根据xslt 1.0中for-each循环的sort函数对节点进行计数

Question

The input xml has following hierarchy.

<a>  
 <b>
  <b1>3</b1> 
  <c> 
    <d>
    <d1>13</d1>
    <d2>text1</d2> 
    </d>
    <d>
    <d1>14</d1>
    <d2>text2</d2>
    </d>   
    <d>
    <d1>12</d1>
    <d2>text3</d2> 
    </d>
  </c>  
 </b>  
 <b>
  <b1>2</b1> 
  <c>  
    <d> 
    <d1>11</d1>
    <d2>text5</d2>
    </d>
    <d>
    <d1>10</d1>
    <d2>text4</d2>
    </d>
  </c>  
 </b> 
  ---- and so on.
</a>

I have a xsl template where part of it looks like

    <xsl:for-each select="a/b">
    <xsl:sort select="b1" data-type="number"/>
    ----- other mapping---
     <xsl:for-each select="c/d">
     <xsl:sort select="d1" data-type="number"/>
       <xsl:variable name="cnt">
       <xsl:value-of select="count(preceding::../../c/d)"/>
      </xsl:variable>
     ------ other mapping------
     </xsl:for-each>
    </xsl:for-each>

Now even after applying sort function, the count function is following the order of 'd' in the input xml and not based on sorted ascending order of 'd' in the for-each statement. for-eg In loop 2 of element b ie b[position()=2] i am getting cnt = 3 though it should be 2. Please advice.

Answer 1

The preceding:: axis only looks at nodes in document order - the order that they really are in your input. It doesn't take anything like the current sequence or the current sort order into account.

If you really want to count how many <d> elements there are before the current in, in the sort order, then you can do that knowing that each element before it should have a lower value for the sort key than the current one:

<xsl:variable name="d1" select="number(d1)" />
<xsl:value-of select="count(../d[number(d1) &lt; $d1])" />

But there already is a function in xslt that will give you the position of the current node in the sort order of the for-each loop, which is the position() function.
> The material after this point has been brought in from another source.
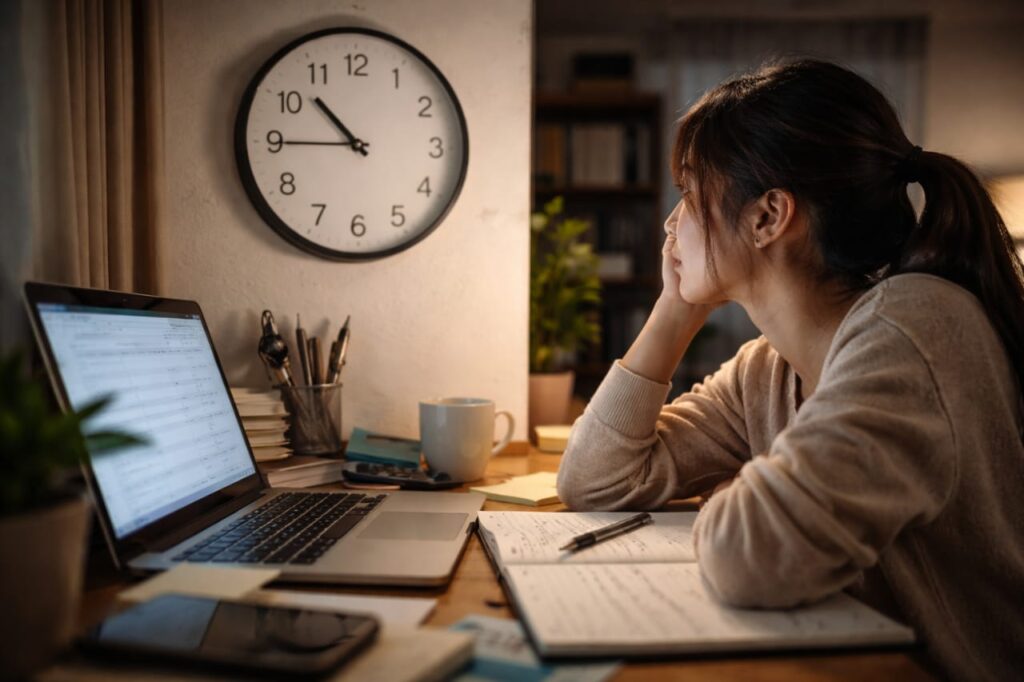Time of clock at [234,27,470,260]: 10:45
It starts to count at 1 so you need to subtract one if you want to know how many nodes are before the current one:

<xsl:for-each select="a/b">
    <xsl:sort select="b1" data-type="number" />
    ----- other mapping---
    <xsl:for-each select="c/d">
        <xsl:sort select="d1" data-type="number" />
        <xsl:variable name="cnt">
            <xsl:value-of select="position() - 1" />
        </xsl:variable>
        ------ other mapping------
    </xsl:for-each>
</xsl:for-each>

This is from the xslt 1.1 specification, which describes it better than the xslt 1.0 specification, but it is also true in xslt 1.0:

[The context position is the position of the context item within the sequence of items currently being processed. It changes whenever the context item changes. When an instruction such as xsl:apply-templates or xsl:for-each is used to process a sequence of items, the first item in the sequence is processed with a context position of 1, the second item with a context position of 2, and so on.] The context position is returned by the XPath expression position() .
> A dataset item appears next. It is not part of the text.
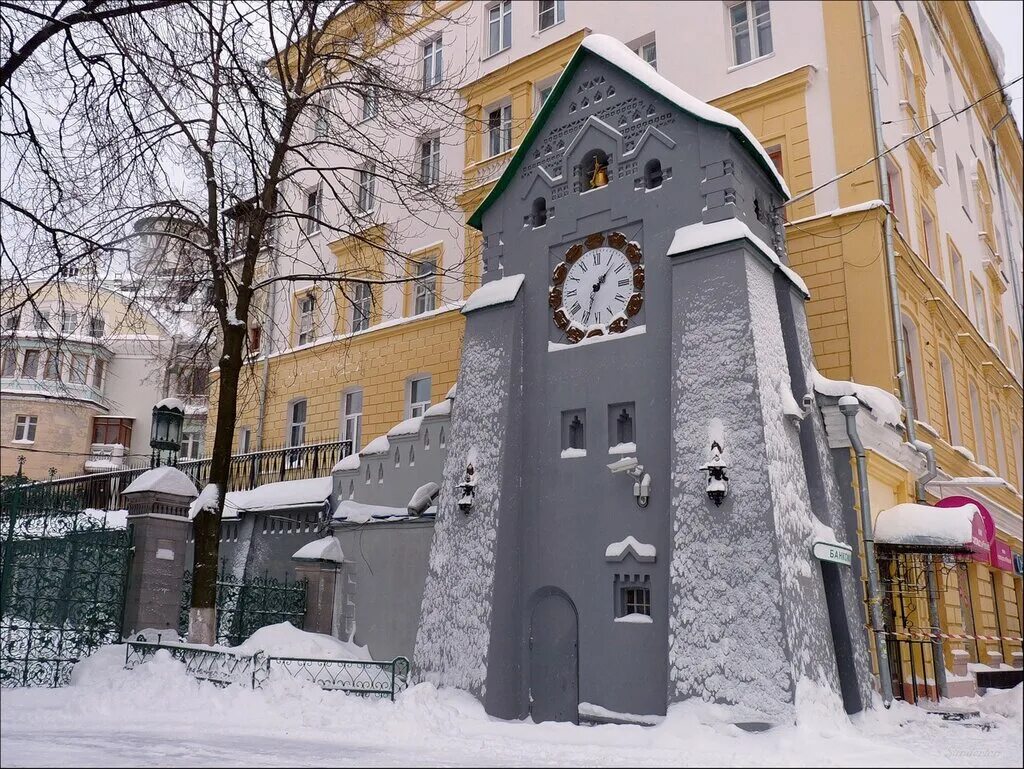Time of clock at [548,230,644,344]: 1:33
From your further comment it looks like you want a number that represents the overall order of the current node in the two for loops, in the sort order of the for loops.

You can use my first approach: to count the nodes that are before this one in the sort order by comparing the values using '<'.

Then your XSL becomes:

<xsl:for-each select="a/b">
    <xsl:sort select="b1" data-type="number" />
    ----- other mapping---
    <xsl:for-each select="c/d">
        <xsl:sort select="d1" data-type="number" />
        <xsl:variable name="me" select="." />
        <xsl:variable name="cnt">
            <xsl:value-of select="count(../d[number(d1) &lt; number($me/d1)]) + count(../../../b/c/d[number(../../b1) &lt; number($me/../../b1)])" />
        </xsl:variable>
        ------ other mapping------
    </xsl:for-each>
</xsl:for-each>

I think this is what you describe. If you still want something else, then I think your question is not very clear - given your sample input file, please describe exactly what result you are looking for in which order.